Dying is a bit like going to the dentist: You don’t particularly want to do it, and you spend an inordinate amount of time worrying about it. Ultimately though, you go — everyone does. As much as you floss and brush in hopes of delaying the appointment a bit longer, one day you’ll find yourself stuck reclining in a green vinyl chair.
When I was little, my mom used to take my brother and me to the dentist together. This presented a dilemma. There were two of us, but only one man with pointy medieval torture tools. Inevitably, one of us would be left to sit in the appropriately dour waiting room, with its plastic plants and watercolors of horses.
I would sit and wait with competing senses of fear and urgency. I wanted to run away, to go home and put it off for another week. At the same time, there was a sense of desperation to just get it over with. Sitting in the waiting room, you were alone, and in that loneliness you only wanted to change your immediate state, unable to determine which option was better or worse.
This feeling, albeit in a less tooth-related way, is essentially the dilemma that musician Phil Elverum has faced for the last two years. In 2016, Elverum’s wife, cartoonist and musician Geneviève Castrée, died of pancreatic cancer. Since then, Elverum has been grieving in a rather unique way, translating his search for solace and stability into music.
On March 16, Elverum, working under the name of his project, Mount Eerie, released Now Only, an LP borne out of his ongoing processes of mourning and beginning again once the life of the one you love has ended.
Now Only is a follow up to 2017’s A Crow Looked at Me, the first Mount Eerie release following Castrée’s death.
That album was widely acclaimed by critics for its heart-wrenching beauty and emotional vulnerability. It would be unfair to say A Crow Looked at Me was a great, pleasant album to listen to, since the subject matter is so tragic and thoroughly painful, but it was one of the most remarkable pieces of art released that year.
Now Only runs in a similar vein, but time has altered the way that Elverum talks about his loss. While still clearly grieving, Elverum’s lyrics are illustrative of how he has begun to cope, how tragedy has affected his work as a musician and how he finds levity in his ongoing — although hopefully subsiding — suffering.
At only six songs, the album compresses its emotional density down to a near dangerous size. Elverum doesn’t bother with much metaphor or allusion: The opening lines of the first song are, “I sing to you/I sing to you, Geneviève/I sing to you/You don’t exist/I sing to you though.” Lyrics like these, delivered in Elverum’s half-sung, half-spoken and often wavering voice, are simple yet incredibly poignant.
You could go through this album and find a hundred examples of lines like the ones printed above, each more gut-wrenching than the last, but they are not the only side of this album.
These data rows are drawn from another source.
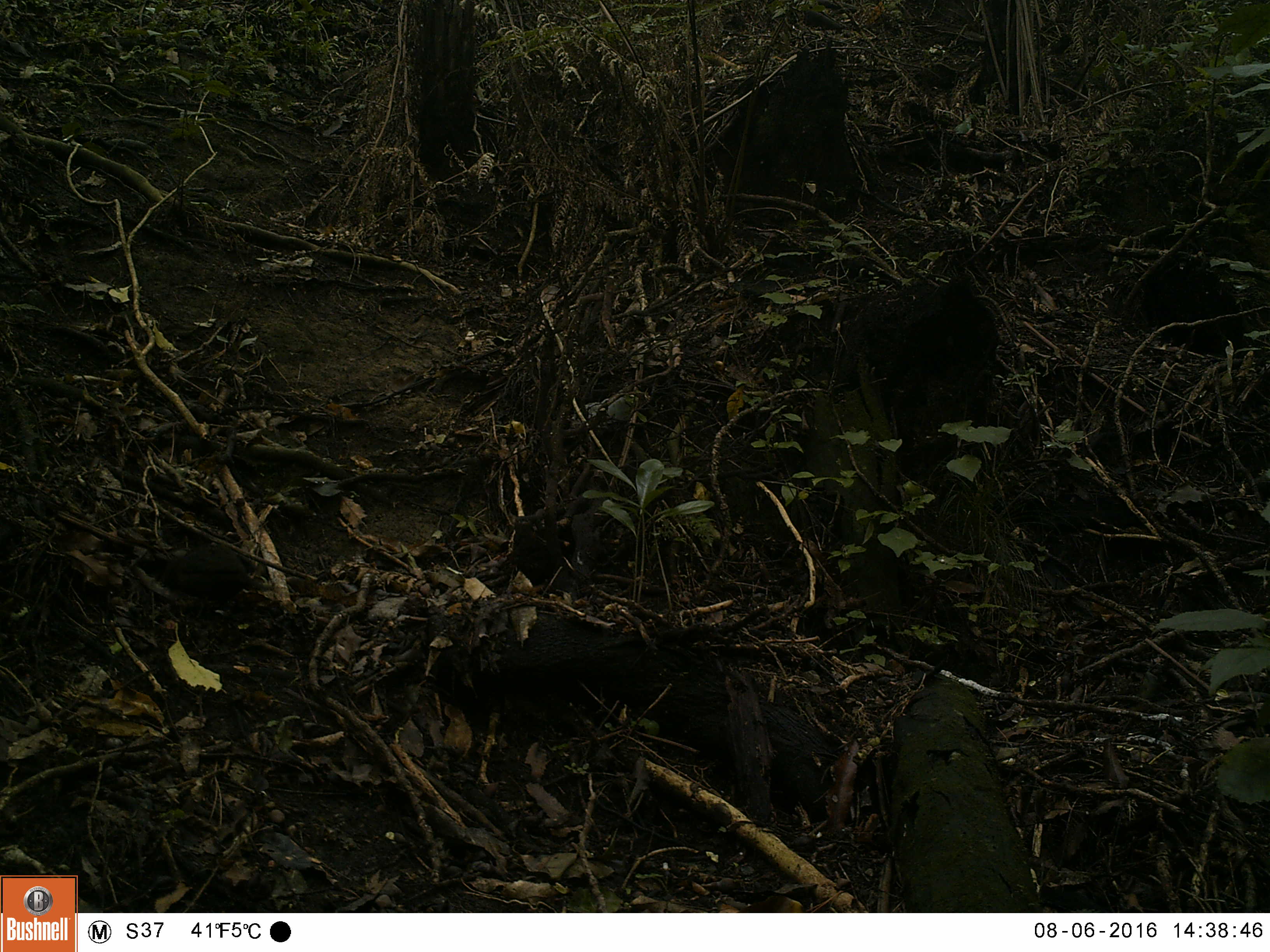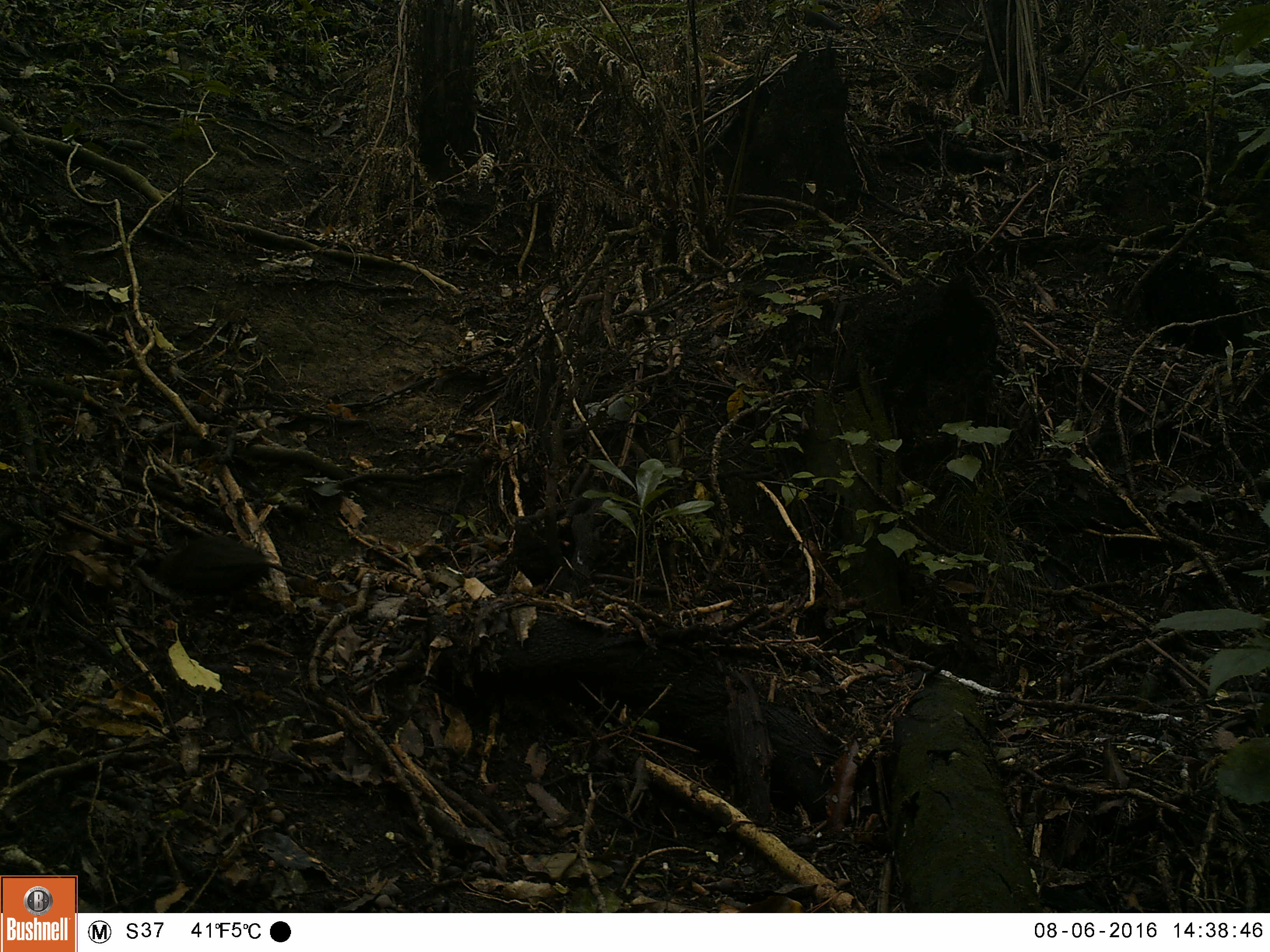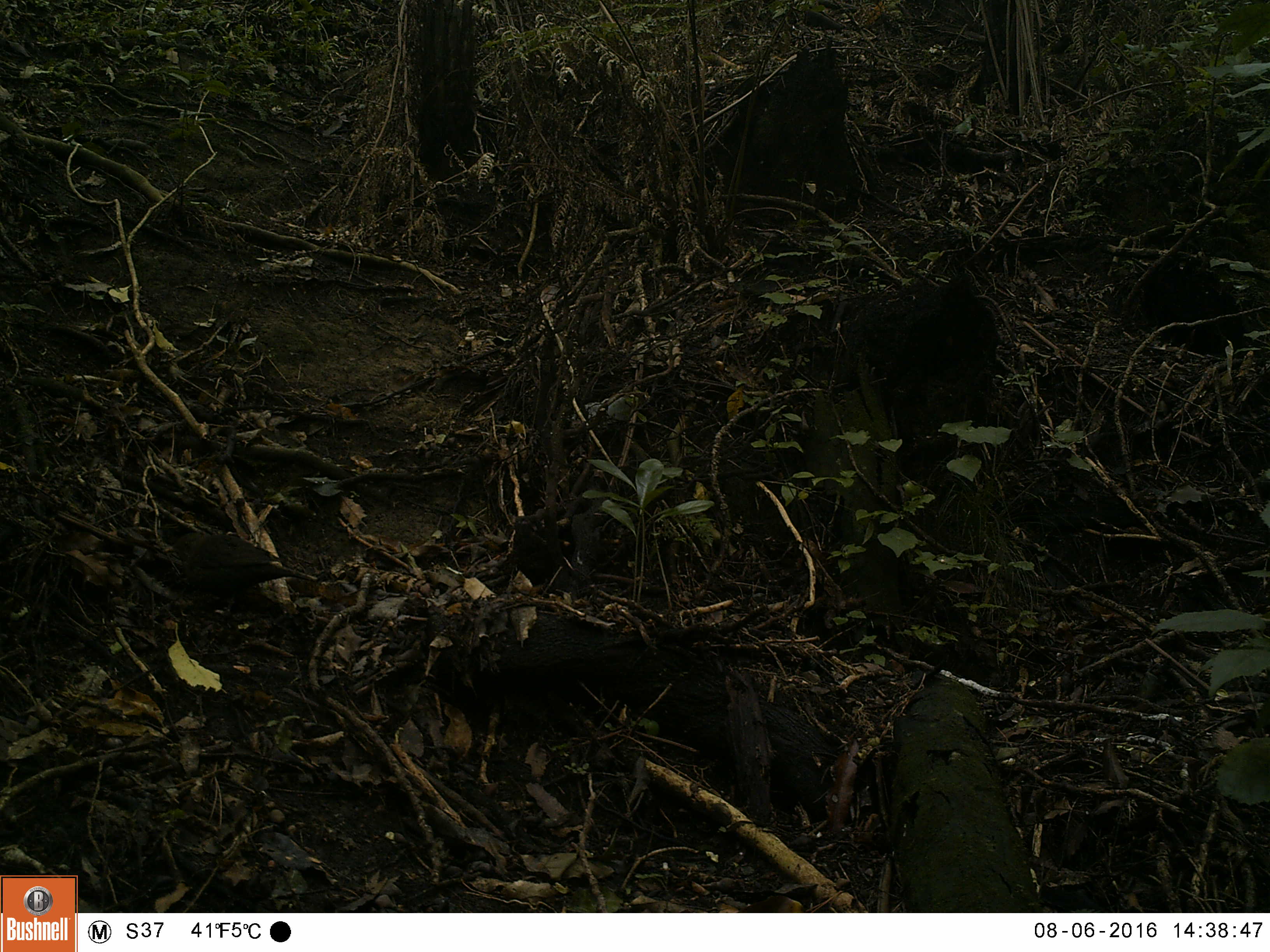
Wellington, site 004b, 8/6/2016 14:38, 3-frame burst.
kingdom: Animalia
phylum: Chordata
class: Aves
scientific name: Aves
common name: bird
Elverum also shares anecdotes, about Castrée, his young daughter, his past experiences with death and, maybe most interestingly, how the openness of A Crow Looked at Me has impacted his career.
On the album’s third, titular track, Elverum sings about being invited to a music festival in Arizona, “to play death songs to a bunch of young people on drugs.” This is a striking lyric, delving into the complex relationship between art, artist and audience. How are we supposed to receive music that’s so devastatingly personal?
That line also seems to indicate that Elverum has changed since his last release. At certain points Now Only does feel a little warmer than A Crow Looked at Me. There are more happy stories and fond memories, as well as a macabre humor in the absurdity of playing songs about personal tragedy to a glorified party.
This was a difficult review to write, since listening to this album more than a few times would have been rough. Much like its predecessor, Now Only is as beautiful as it is emotionally taxing. It’s another amazing work from Mount Eerie, but a work produced by someone who is clearly suffering. As Elverum himself discusses, the emotional intensity of the music and its very clear impact on the artist can leave you feeling a little voyeuristic.
Listening to Now Only feels a bit like watching a funeral from the other side of the cemetery fence; you can understand the emotions and empathize with the people you see, but it also seems wrong.
Consequently, I could never really honestly write that I enjoyed this album. It’s beautiful to be sure, and Elverum’s songwriting is as tremendous as it has been in the past, but I didn’t get any pleasure from it.
But that’s fine, because Now Only isn’t supposed to be a fun listen. It’s difficult and jarring but valuable in both its artistry and in its importance to the artist himself.